___ Text segment ___
Unable to stay, but with nowhere else to go, many have waited twenty years, with new generations of stateless children born in Malaysia as refugees. With no camps and few social support organizations, the majority remain hidden deep within Kuala Lumpur, living in the shadows of society to fend for themselves.
Over 80% of the refugees living in Malaysia escaped from Myanmar, also known as Burma.
For decades international human rights organizations and governments have repeatedly documented widespread persecution and human rights violations in Myanmar/Burma. Most who flee death by land or sea will be refused entry into nearby countries and returned, and thus, must often be smuggled out to survive.
One obvious destination by proximity is Malaysia, though, once inside, it’s very difficult to get out. As illegal migrants, refugees are restricted from departing through the airports or crossing borders by land or sea for they have no legal documents for customs to approve international departure.
HUMANWIRE IN MALAYSIA
Humanwire’s objective in Malaysia is to provide our unique method of support services to refugees in need of imminent, life-sustaining support while enabling a connection to others, to help provide focus to each person’s unique situation on a long-term, one-to-one basis.
Burmese refugees typically have no desire to ever return and in most cases the desired long-term solution for refugees in Malaysia is to seek asylum in other countries. Unlike our objectives in other countries designed to support refugees who ultimately desire to return home, Humanwire is tailoring our work to provide more effective support for successful asylum applications to safe, 3rd-party countries that will grant citizenship.
___ Records shown ___
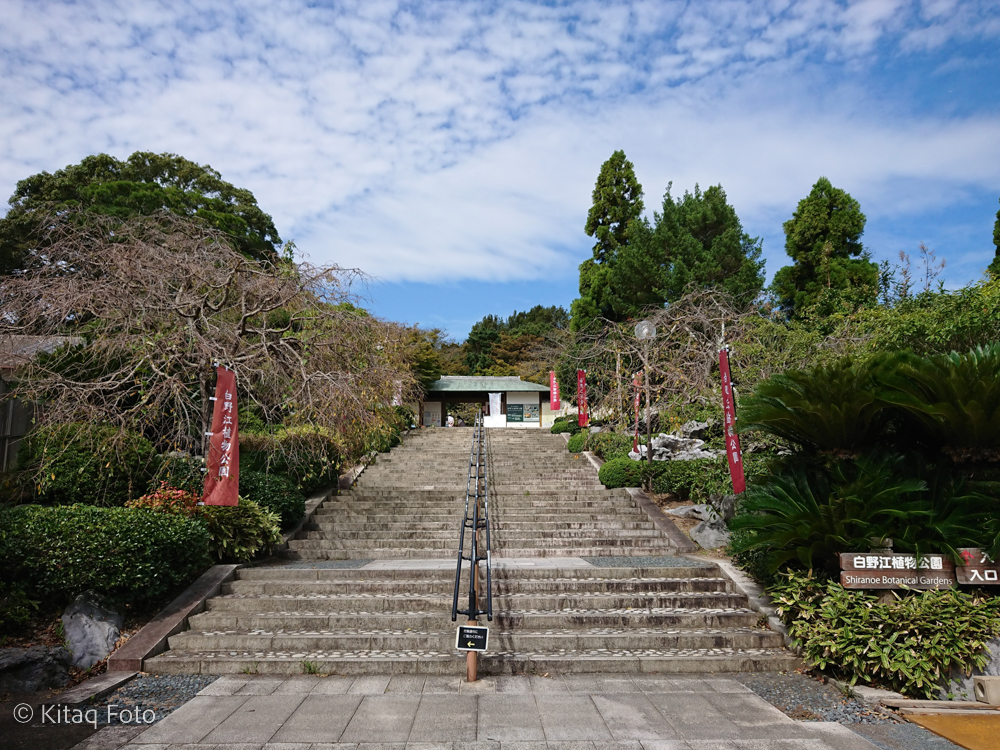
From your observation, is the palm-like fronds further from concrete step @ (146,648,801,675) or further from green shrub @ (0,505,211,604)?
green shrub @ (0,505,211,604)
___
___ Records shown ___
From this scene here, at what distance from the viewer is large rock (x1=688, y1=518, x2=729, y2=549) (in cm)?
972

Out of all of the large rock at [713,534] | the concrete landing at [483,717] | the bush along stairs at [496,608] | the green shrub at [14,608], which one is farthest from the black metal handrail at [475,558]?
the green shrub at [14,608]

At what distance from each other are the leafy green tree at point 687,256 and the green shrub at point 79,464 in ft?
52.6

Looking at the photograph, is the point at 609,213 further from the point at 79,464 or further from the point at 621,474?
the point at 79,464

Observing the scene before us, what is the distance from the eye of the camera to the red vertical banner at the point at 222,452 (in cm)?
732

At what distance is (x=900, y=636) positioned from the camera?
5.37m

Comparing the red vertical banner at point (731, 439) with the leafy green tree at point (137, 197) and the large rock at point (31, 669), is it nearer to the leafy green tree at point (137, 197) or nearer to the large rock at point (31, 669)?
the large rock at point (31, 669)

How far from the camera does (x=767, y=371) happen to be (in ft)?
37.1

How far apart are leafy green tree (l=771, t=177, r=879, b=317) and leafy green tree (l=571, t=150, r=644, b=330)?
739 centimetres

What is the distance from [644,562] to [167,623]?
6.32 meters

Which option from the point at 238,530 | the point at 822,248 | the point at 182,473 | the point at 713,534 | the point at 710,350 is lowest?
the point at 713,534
___
» **Problems to work on**
(a) According to the text on refugees in Malaysia, why is it difficult for refugees to leave Malaysia once they are inside the country?
(b) Reproduce the stretch of the text on refugees in Malaysia from "HUMANWIRE IN MALAYSIA" through "will grant citizenship.".

» **Per-task outputs**
(a) As illegal migrants, they have no legal documents that customs could approve for international departure. For that reason, they are restricted from leaving through the airports or crossing the borders by land or sea.

(b)
HUMANWIRE IN MALAYSIA
Humanwire’s objective in Malaysia is to provide our unique method of support services to refugees in need of imminent, life-sustaining support while enabling a connection to others, to help provide focus to each person’s unique situation on a long-term, one-to-one basis.
Burmese refugees typically have no desire to ever return and in most cases the desired long-term solution for refugees in Malaysia is to seek asylum in other countries. Unlike our objectives in other countries designed to support refugees who ultimately desire to return home, Humanwire is tailoring our work to provide more effective support for successful asylum applications to safe, 3rd-party countries that will grant citizenship.